→ EXERCISE GOAL: Please keep the images out and set down the data exactly as given.

→ SUPPLIED MATERIAL:
^^^^^^^^^^^^^^^^

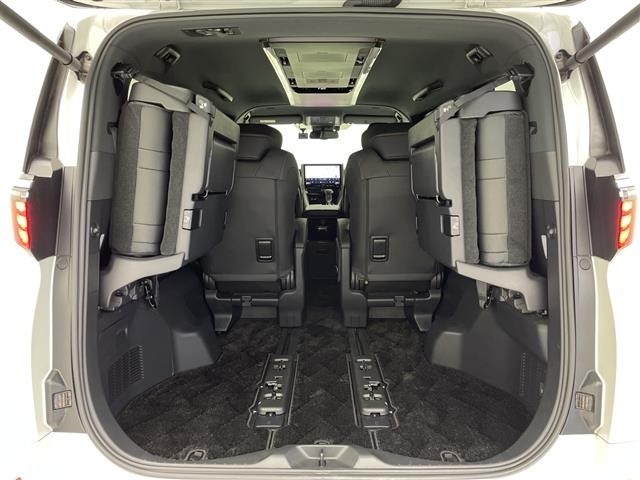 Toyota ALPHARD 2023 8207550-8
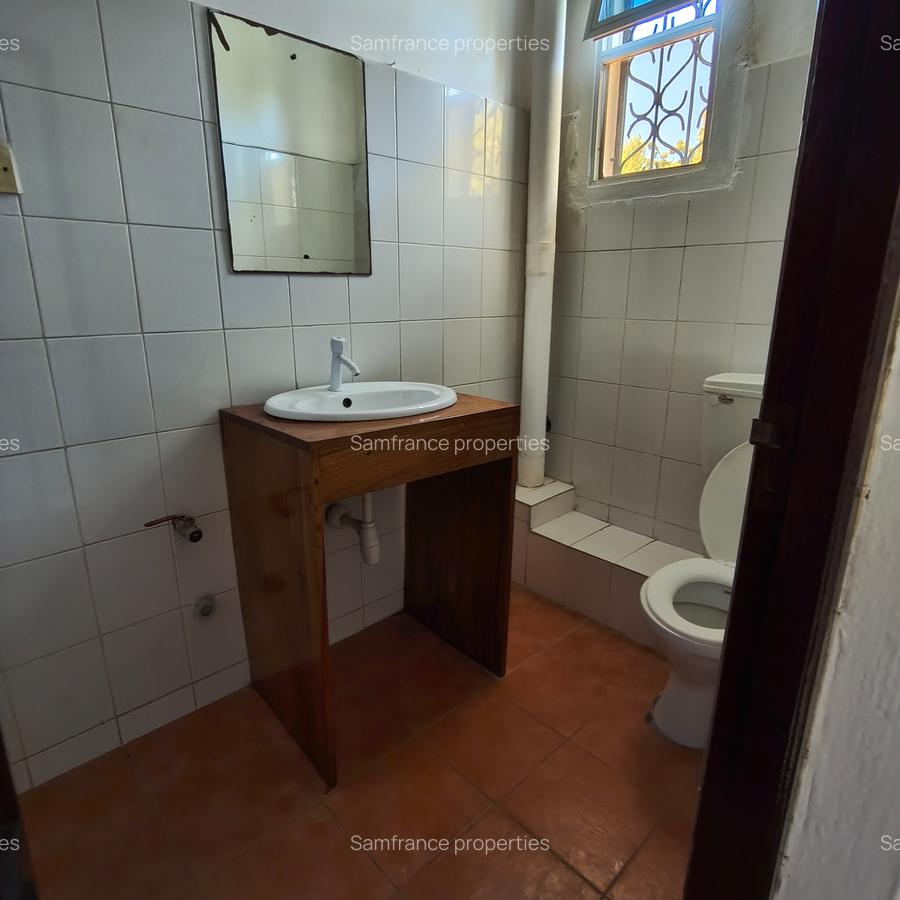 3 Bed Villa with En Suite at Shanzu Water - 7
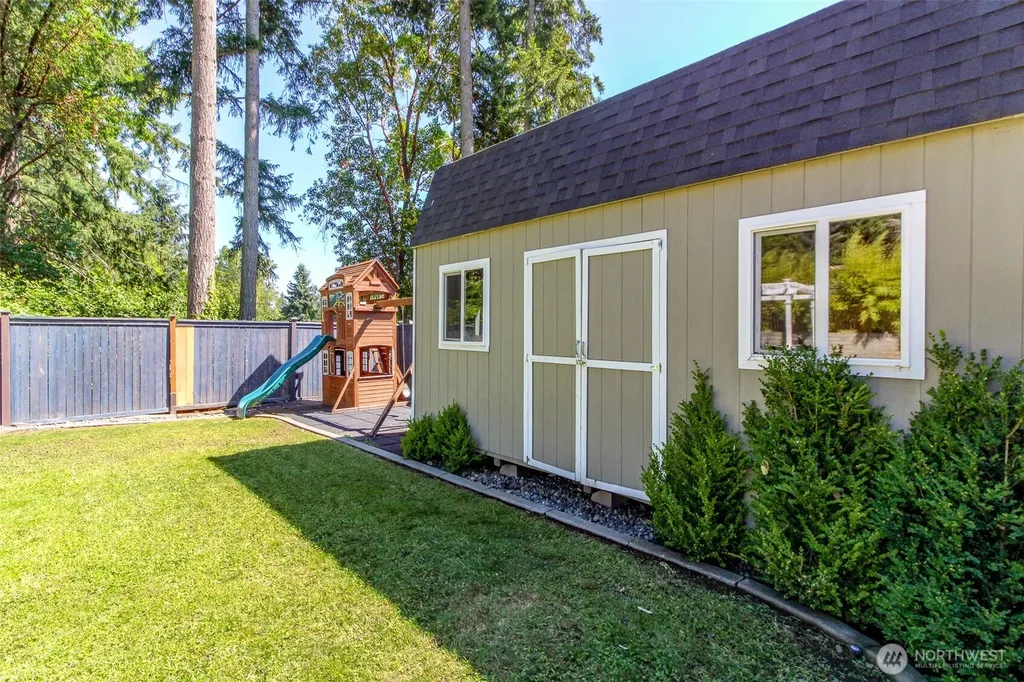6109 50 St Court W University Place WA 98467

^^^^^^^^^^^^^^^^

→ ANSWER FOR THE TASK:
 Toyota ALPHARD 2023 8207550-8
 3 Bed Villa with En Suite at Shanzu Water - 7
6109 50 St Court W University Place WA 98467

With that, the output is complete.